- [Short web captions]
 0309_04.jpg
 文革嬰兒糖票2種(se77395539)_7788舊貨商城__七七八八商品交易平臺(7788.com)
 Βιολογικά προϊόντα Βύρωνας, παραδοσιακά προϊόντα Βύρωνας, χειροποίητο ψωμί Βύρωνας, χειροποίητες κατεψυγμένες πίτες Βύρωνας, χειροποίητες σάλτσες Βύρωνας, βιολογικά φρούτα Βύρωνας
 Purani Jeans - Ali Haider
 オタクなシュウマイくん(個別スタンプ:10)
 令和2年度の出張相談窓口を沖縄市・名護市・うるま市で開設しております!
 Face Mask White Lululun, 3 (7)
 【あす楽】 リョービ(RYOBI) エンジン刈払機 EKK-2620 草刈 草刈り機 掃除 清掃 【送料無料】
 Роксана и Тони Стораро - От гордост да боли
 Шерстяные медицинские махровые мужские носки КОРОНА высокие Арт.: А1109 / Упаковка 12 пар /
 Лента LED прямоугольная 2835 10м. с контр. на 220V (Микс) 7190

--

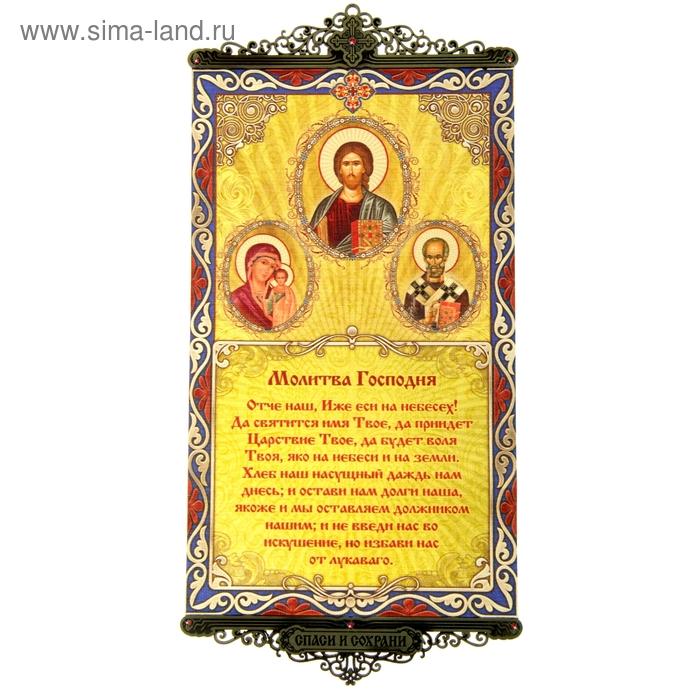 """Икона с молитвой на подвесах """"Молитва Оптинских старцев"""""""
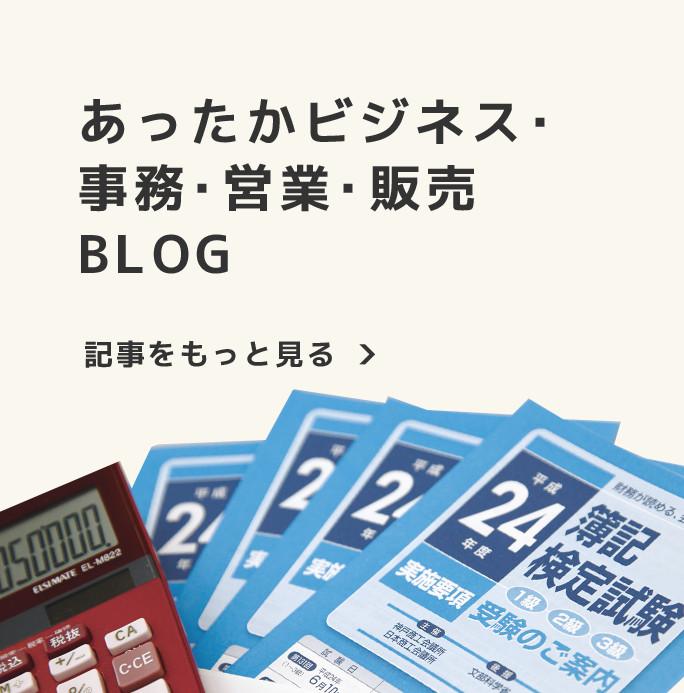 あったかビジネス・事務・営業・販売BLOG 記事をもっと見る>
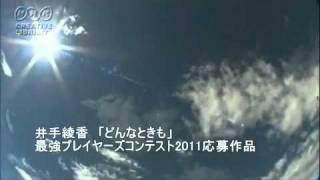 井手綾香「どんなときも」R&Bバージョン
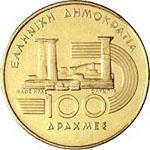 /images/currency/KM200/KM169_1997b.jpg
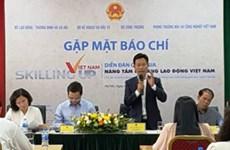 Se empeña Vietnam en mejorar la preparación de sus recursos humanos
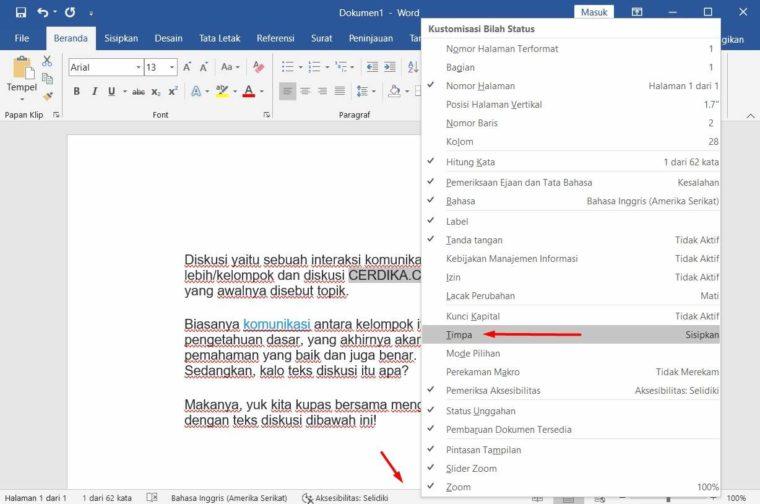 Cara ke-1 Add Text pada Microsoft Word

- [Task to carry out] Please give back, exactly as it stands above, the stretch from the line with "0309_04.jpg" through the line with "Лента LED прямоугольная", and no line outside it.

- [Reply]
 0309_04.jpg
 文革嬰兒糖票2種(se77395539)_7788舊貨商城__七七八八商品交易平臺(7788.com)
 Βιολογικά προϊόντα Βύρωνας, παραδοσιακά προϊόντα Βύρωνας, χειροποίητο ψωμί Βύρωνας, χειροποίητες κατεψυγμένες πίτες Βύρωνας, χειροποίητες σάλτσες Βύρωνας, βιολογικά φρούτα Βύρωνας
 Purani Jeans - Ali Haider
 オタクなシュウマイくん(個別スタンプ:10)
 令和2年度の出張相談窓口を沖縄市・名護市・うるま市で開設しております!
 Face Mask White Lululun, 3 (7)
 【あす楽】 リョービ(RYOBI) エンジン刈払機 EKK-2620 草刈 草刈り機 掃除 清掃 【送料無料】
 Роксана и Тони Стораро - От гордост да боли
 Шерстяные медицинские махровые мужские носки КОРОНА высокие Арт.: А1109 / Упаковка 12 пар /
 Лента LED прямоугольная 2835 10м. с контр. на 220V (Микс) 7190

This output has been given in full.